C'est un message étrange. D'une part, le Tenno continue à poser le Japon en libérateur des peuples d'Asie auxquels il présente même des excuses pour ne pas avoir été victorieux (« C'est en raison de Notre sincère désir d'assurer la sauvegarde du Japon et la stabilisation du Sud-Est asiatique que Nous avons déclaré la guerre à l'Amérique et à la Grande-Bretagne, car la pensée d'empiéter sur la souveraineté d'autres nations ou de chercher à agrandir notre territoire était bien loin de Nous »), rend hommage au courage de ses soldats et marins restés au fond invaincus (« la guerre a évolué mais pas immanquablement à l'avantage du Japon ») et dénonce « la bombe nouvelle d'une extrême cruauté » envers les civils innocents. La conclusion couvre de l'autorité et de l'exemple impériaux la reddition et l'attitude future des Japonais:

« Toutefois, devant les durs décrets du temps et du sort, Nous avons décidé d'ouvrir aux générations à venir la voie à une ère de paix grandiose en acceptant (endurant) ce qu'on ne saurait accepter (endurer) et en supportant l'insupportable. »
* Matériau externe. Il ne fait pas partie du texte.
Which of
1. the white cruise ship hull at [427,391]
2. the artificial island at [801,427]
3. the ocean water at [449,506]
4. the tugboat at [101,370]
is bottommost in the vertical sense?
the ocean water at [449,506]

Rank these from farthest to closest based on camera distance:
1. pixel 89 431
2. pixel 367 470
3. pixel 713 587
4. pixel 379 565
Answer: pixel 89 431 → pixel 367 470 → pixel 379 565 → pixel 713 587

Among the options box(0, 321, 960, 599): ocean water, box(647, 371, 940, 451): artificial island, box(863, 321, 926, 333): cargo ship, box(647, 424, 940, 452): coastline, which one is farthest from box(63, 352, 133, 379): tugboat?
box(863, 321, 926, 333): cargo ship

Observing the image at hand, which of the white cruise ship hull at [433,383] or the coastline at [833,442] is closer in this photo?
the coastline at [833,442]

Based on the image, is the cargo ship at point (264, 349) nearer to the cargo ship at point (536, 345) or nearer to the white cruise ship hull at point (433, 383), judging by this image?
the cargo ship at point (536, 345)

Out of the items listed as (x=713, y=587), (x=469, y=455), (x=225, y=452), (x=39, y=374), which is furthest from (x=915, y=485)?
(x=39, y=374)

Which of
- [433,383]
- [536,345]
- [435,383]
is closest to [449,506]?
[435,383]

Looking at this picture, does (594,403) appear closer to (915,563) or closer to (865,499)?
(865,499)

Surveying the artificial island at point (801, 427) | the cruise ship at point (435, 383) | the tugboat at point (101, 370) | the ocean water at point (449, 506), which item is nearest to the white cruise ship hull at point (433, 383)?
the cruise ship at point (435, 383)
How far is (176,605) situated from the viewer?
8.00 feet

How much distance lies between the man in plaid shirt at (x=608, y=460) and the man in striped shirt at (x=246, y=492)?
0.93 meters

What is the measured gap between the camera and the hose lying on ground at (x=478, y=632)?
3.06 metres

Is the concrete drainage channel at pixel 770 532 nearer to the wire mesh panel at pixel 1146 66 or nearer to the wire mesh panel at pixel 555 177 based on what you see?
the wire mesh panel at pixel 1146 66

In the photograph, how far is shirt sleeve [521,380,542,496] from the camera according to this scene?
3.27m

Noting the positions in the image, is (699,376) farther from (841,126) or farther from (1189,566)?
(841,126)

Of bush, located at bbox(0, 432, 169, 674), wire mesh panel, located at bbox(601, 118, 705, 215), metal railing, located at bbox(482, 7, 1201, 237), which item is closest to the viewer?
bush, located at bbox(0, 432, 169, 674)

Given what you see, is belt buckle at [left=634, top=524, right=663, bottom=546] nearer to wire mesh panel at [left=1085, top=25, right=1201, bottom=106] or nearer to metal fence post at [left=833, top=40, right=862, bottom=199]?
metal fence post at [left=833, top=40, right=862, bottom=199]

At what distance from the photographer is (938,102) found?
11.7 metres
Au prix de la capitulation, le Tenno se dit aussi convaincu d'avoir ainsi pu sauvegarder et maintenir la structure de l'État impérial. Ce n'était pourtant pas gagné. La presque totalité des Nippons n'avaient jamais entendu la voix de leur Tenno, dont le discours était rédigé dans un japonais de cour, fort archaïque et aux multiples traductions possibles. Il faudra souvent le traduire en japonais vernaculaire pour la population et les militaires. De jeunes officiers, persuadés qu'il s'agissait d'un faux et qu'il fallait détruire le disque avant sa diffusion, attaquent le palais et sont repoussés par les armes, avant de se suicider. Après la diffusion du message, de très nombreux officiers et dignitaires civils et de simples citoyens se rendent devant les grilles du palais et se suicident selon le rite du sepuku. L'empereur a eu soin d'envoyer des princes de sa famille transmettre sa volonté formelle aux trois millions de soldats dispersés sur les théâtres d'opérations de Chine et du Sud-Est asiatique et l'on ne comptera que peu de cas d'insubordination. À la nouvelle des incidents de Tokyo, on crut un moment que le Tenno avait été assassiné ou avait échappé de peu à un attentat, ce qui contribua sans doute à faire monter ses actions auprès des Alliés, puisque la reddition acceptée était une démonstration convaincante de l'autorité un peu messianique du trône nippon. Du reste, le nouveau gouvernement, présidé par le Prince Higashi-Kuni, cousin du Tenno, après avoir craint le pire, se rendra rapidement compte que le ressentiment du peuple ne se dirigeait pas vers le souverain, mais vers les généraux et amiraux qui avaient « trahi » l'empereur en entraînant le Japon dans une guerre qu'ils avaient été incapables de gagner.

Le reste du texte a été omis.